Palm oil, the most widely consumed vegetable oil on the planet, can be found in around half of the products on supermarket shelves—from doughnuts to cosmetics to toothpaste.

But the popular cooking oil’s source, giant palm tree plantations in tropical climates, can be a nightmare for the environment, with palms replacing millions of acres of rainforests in Southeast Asia and Africa. That deforestation is having a devastating impact on endangered species such as Sumatran orangutans and tigers, which rely on the forests for survival, according to the World Wildlife Fund.

The number of plantations in Southeast Asia has tripled in the past decade. That’s because palm oil has a rare combination of useful properties: It stays solid at room temperature like butter does, but has no saturated fat, and unlike the partially hydrogenated oils that replaced butter in many processed foods, it has no trans fats.

Sustainable alternatives to the versatile lipid have been hard to come by, but scientists believe winemakers in South Africa could have the answer. Researchers at the University of Bath in the United Kingdom have been able to turn a type of oily yeast used in wine production into a palm oil alternative.

The yeast, Metschnikowia pulcherrima, can yield up to 20 grams per liter of oil, giving it a lipid profile similar to that of palm oil, The Guardian reported. The yeast can thrive on rapeseed (canola), straw, and even food waste to produce the oil.

The yeast would need between 10 to 100 times less land to produce a similar quantity of oil, Chris Chuck, research fellow at Bath told The Guardian.

“Irrespective of what you are putting in at the start, whether it’s rapeseed, straw, or waste food, M. pulcherrima can use the sugars in it and grow on it,” Chuck said.
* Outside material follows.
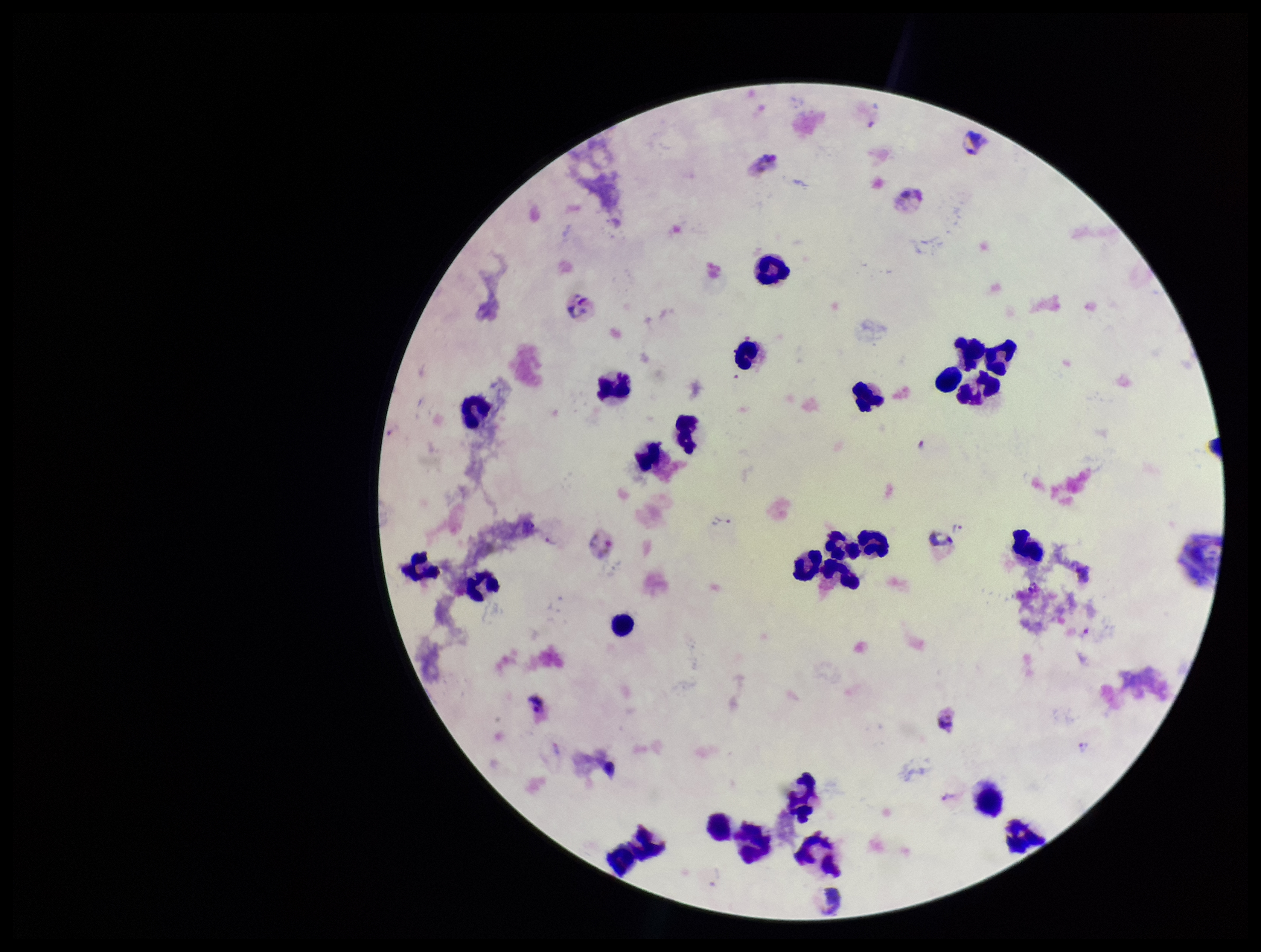
Species reported for this patient: Plasmodium vivax. Preparation: thick smear. Giemsa stain. Leukocyte count: 26. Smartphone photograph taken through the eyepiece of a microscope. Plasmodium parasites: seen. Patient malaria status: infected. Image is 1261×952 pixels. Single field of view. Parasite count: 3.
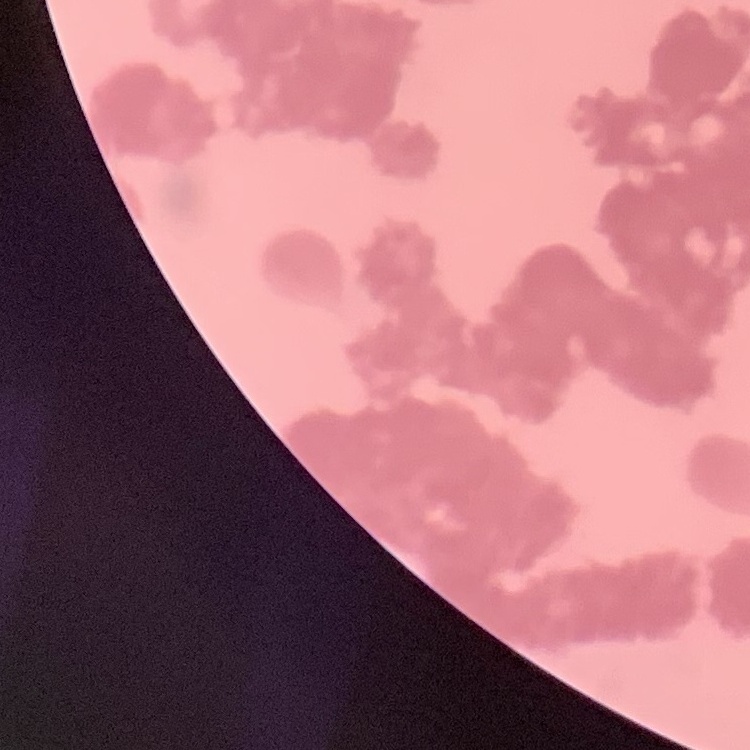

While the discovery is a good start, scientists must overcome some hurdles before the yeast is a commercially viable alternative to palm oil. The first is scaling up production to bring down costs. Palm oil sells for between $800 and $900 per metric ton, but the cheapest yeast-derived oil carries a production cost of around $1,200 per metric ton.

The scientists said they think they can make yeast-derived oil competitive with palm oil in three years.

“Technologies [that] can produce usable oil from waste and so don’t compete for dedicated farmland look much more promising, and this work appears to bring one of those technologies closer to reality,” Doug Parr, chief scientist at Greenpeace U.K., told The Guardian.